═════ Recorded data

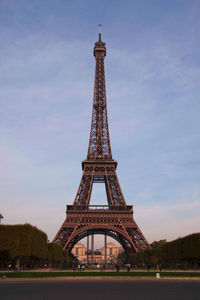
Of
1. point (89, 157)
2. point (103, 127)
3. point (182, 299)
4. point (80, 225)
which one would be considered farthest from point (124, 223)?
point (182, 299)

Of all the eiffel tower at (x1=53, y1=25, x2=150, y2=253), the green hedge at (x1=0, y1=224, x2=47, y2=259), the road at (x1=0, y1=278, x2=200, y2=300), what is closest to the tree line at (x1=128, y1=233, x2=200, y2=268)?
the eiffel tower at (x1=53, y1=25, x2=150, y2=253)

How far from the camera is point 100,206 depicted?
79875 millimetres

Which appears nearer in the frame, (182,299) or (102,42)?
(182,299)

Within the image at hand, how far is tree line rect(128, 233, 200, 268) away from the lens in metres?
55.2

══════════
═════ Recorded data

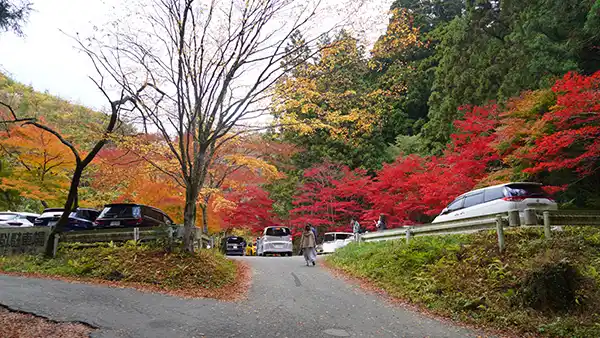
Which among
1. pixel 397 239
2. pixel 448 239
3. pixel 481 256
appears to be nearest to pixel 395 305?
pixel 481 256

══════════

> Exercise aim
Pick out every line of the entries above that contains the string "appears", and copy each one in full. Matching is case-sensitive.

> Answer to the task
Which appears nearer in the frame, (182,299) or (102,42)?
appears to be nearest to pixel 395 305?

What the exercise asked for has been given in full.